** Start Material for this exercise **

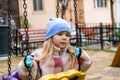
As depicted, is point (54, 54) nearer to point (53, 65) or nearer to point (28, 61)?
point (53, 65)

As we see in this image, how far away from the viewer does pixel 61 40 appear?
9.93 ft

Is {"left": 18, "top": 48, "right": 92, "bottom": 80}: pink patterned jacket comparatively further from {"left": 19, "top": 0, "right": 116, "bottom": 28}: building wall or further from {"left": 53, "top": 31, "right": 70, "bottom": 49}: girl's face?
{"left": 19, "top": 0, "right": 116, "bottom": 28}: building wall

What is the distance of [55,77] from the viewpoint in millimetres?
2867

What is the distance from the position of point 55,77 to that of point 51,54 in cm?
26

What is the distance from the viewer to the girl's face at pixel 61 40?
303cm

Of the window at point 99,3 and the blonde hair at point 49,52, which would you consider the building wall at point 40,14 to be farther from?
the blonde hair at point 49,52

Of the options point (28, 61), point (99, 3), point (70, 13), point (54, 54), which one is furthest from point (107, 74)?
point (99, 3)

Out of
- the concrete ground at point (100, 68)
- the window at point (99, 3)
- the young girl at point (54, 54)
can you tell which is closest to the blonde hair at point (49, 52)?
the young girl at point (54, 54)

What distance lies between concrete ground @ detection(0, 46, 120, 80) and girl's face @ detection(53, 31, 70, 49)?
328 cm

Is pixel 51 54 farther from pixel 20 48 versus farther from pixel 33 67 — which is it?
pixel 20 48

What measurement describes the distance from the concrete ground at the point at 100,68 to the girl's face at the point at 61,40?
129 inches

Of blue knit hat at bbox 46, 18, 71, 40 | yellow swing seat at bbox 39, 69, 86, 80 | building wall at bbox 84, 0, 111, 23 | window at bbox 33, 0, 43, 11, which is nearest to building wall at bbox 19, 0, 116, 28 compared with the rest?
building wall at bbox 84, 0, 111, 23

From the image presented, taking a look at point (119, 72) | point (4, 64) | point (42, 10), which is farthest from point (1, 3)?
point (119, 72)

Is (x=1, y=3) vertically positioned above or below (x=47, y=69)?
above
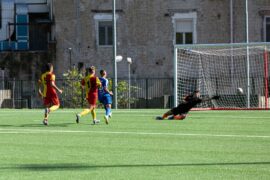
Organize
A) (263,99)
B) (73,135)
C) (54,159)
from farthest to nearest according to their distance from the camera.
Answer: (263,99), (73,135), (54,159)

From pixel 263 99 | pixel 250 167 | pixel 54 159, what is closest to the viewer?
pixel 250 167

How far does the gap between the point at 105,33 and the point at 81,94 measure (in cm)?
557

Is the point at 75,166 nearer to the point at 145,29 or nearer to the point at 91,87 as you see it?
the point at 91,87

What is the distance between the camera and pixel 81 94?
156 feet

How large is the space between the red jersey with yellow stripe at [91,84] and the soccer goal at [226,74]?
14059 millimetres

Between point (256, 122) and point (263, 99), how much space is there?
1679 centimetres

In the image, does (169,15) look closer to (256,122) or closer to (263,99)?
(263,99)

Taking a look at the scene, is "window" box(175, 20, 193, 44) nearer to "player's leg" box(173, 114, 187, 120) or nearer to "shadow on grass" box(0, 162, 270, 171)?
"player's leg" box(173, 114, 187, 120)

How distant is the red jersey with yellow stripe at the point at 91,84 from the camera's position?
24719 mm

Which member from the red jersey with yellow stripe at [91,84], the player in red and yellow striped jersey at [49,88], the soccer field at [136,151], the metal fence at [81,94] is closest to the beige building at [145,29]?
the metal fence at [81,94]

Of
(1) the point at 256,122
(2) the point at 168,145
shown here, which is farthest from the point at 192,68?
(2) the point at 168,145

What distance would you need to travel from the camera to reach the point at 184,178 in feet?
36.4

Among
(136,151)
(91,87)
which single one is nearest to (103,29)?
(91,87)

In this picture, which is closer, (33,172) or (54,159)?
(33,172)
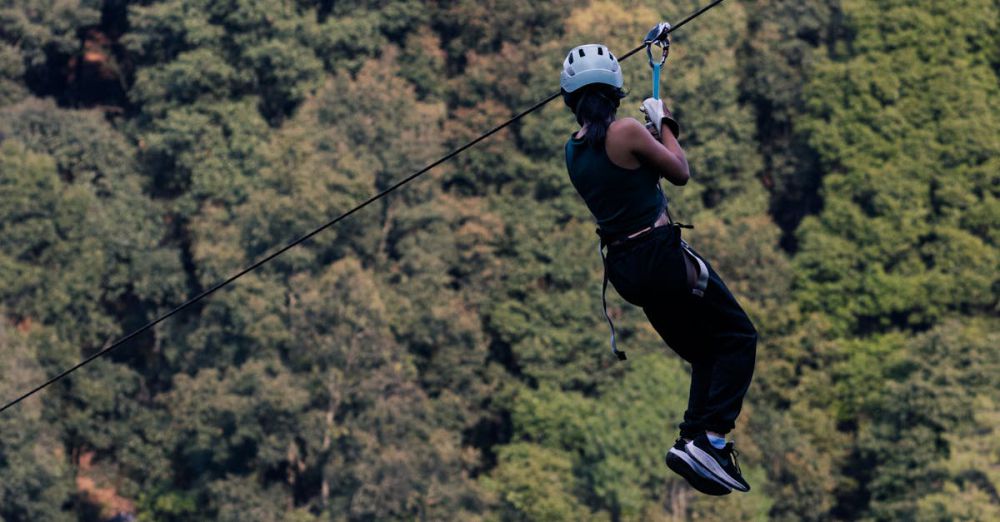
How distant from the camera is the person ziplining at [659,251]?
9992 millimetres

** End Material for this exercise **

Do this
Please turn the records above into a JSON list of strings, one string per line, with blank lines left out and nothing included for the pictures.

Exercise solution
[
  "As depicted, is point (54, 54) nearer to point (53, 65) or nearer to point (28, 61)?",
  "point (53, 65)",
  "As we see in this image, how far away from the viewer does pixel 61 40 appear?",
  "9.93 ft",
  "Is {\"left\": 18, \"top\": 48, \"right\": 92, \"bottom\": 80}: pink patterned jacket comparatively further from {\"left\": 19, \"top\": 0, \"right\": 116, \"bottom\": 28}: building wall or further from {\"left\": 53, \"top\": 31, \"right\": 70, \"bottom\": 49}: girl's face?",
  "{\"left\": 19, \"top\": 0, \"right\": 116, \"bottom\": 28}: building wall",
  "What is the distance of [55,77] from the viewpoint in millimetres?",
  "2867",
  "What is the distance from the position of point 55,77 to that of point 51,54 in cm?",
  "26",
  "What is the distance from the viewer to the girl's face at pixel 61 40?",
  "303cm",
  "Of the window at point 99,3 and the blonde hair at point 49,52, which would you consider the building wall at point 40,14 to be farther from?",
  "the blonde hair at point 49,52",
  "Of the options point (28, 61), point (99, 3), point (70, 13), point (54, 54), which one is furthest from point (107, 74)?",
  "point (99, 3)",
  "Out of",
  "- the concrete ground at point (100, 68)",
  "- the window at point (99, 3)",
  "- the young girl at point (54, 54)",
  "can you tell which is closest to the blonde hair at point (49, 52)?",
  "the young girl at point (54, 54)",
  "What distance lies between concrete ground @ detection(0, 46, 120, 80) and girl's face @ detection(53, 31, 70, 49)?",
  "328 cm",
  "Is pixel 51 54 farther from pixel 20 48 versus farther from pixel 33 67 — which is it?",
  "pixel 20 48",
  "What measurement describes the distance from the concrete ground at the point at 100,68 to the girl's face at the point at 61,40?",
  "129 inches",
  "Of blue knit hat at bbox 46, 18, 71, 40 | yellow swing seat at bbox 39, 69, 86, 80 | building wall at bbox 84, 0, 111, 23 | window at bbox 33, 0, 43, 11, which is nearest to building wall at bbox 19, 0, 116, 28 compared with the rest?",
  "building wall at bbox 84, 0, 111, 23",
  "From the image presented, taking a look at point (119, 72) | point (4, 64) | point (42, 10), which is farthest from point (1, 3)?",
  "point (119, 72)",
  "Is (x=1, y=3) vertically positioned above or below (x=47, y=69)?",
  "above",
  "Organize",
  "A) (263,99)",
  "B) (73,135)",
  "C) (54,159)",
  "from farthest to nearest according to their distance from the camera.",
  "Answer: (263,99), (73,135), (54,159)",
  "From pixel 263 99 | pixel 250 167 | pixel 54 159, what is closest to the viewer?",
  "pixel 250 167",
  "How far does the gap between the point at 105,33 and the point at 81,94 measure (in cm)?",
  "557",
  "Is the point at 75,166 nearer to the point at 145,29 or nearer to the point at 91,87 as you see it?",
  "the point at 91,87",
  "What is the distance between the camera and pixel 81 94?",
  "156 feet",
  "How large is the space between the red jersey with yellow stripe at [91,84] and the soccer goal at [226,74]?",
  "14059 millimetres",
  "Between point (256, 122) and point (263, 99), how much space is there?",
  "1679 centimetres",
  "In the image, does (169,15) look closer to (256,122) or closer to (263,99)?",
  "(263,99)",
  "Taking a look at the scene, is \"window\" box(175, 20, 193, 44) nearer to \"player's leg\" box(173, 114, 187, 120) or nearer to \"shadow on grass\" box(0, 162, 270, 171)?",
  "\"player's leg\" box(173, 114, 187, 120)",
  "How distant is the red jersey with yellow stripe at the point at 91,84 from the camera's position?",
  "24719 mm",
  "Which member from the red jersey with yellow stripe at [91,84], the player in red and yellow striped jersey at [49,88], the soccer field at [136,151], the metal fence at [81,94] is closest to the beige building at [145,29]?",
  "the metal fence at [81,94]",
  "Of",
  "(1) the point at 256,122",
  "(2) the point at 168,145",
  "shown here, which is farthest from the point at 192,68?",
  "(2) the point at 168,145",
  "What distance would you need to travel from the camera to reach the point at 184,178 in feet?",
  "36.4",
  "Among",
  "(136,151)",
  "(91,87)",
  "which single one is nearest to (103,29)?",
  "(91,87)",
  "In this picture, which is closer, (33,172) or (54,159)?",
  "(33,172)",
  "How distant from the camera is the person ziplining at [659,251]?",
  "9992 millimetres"
]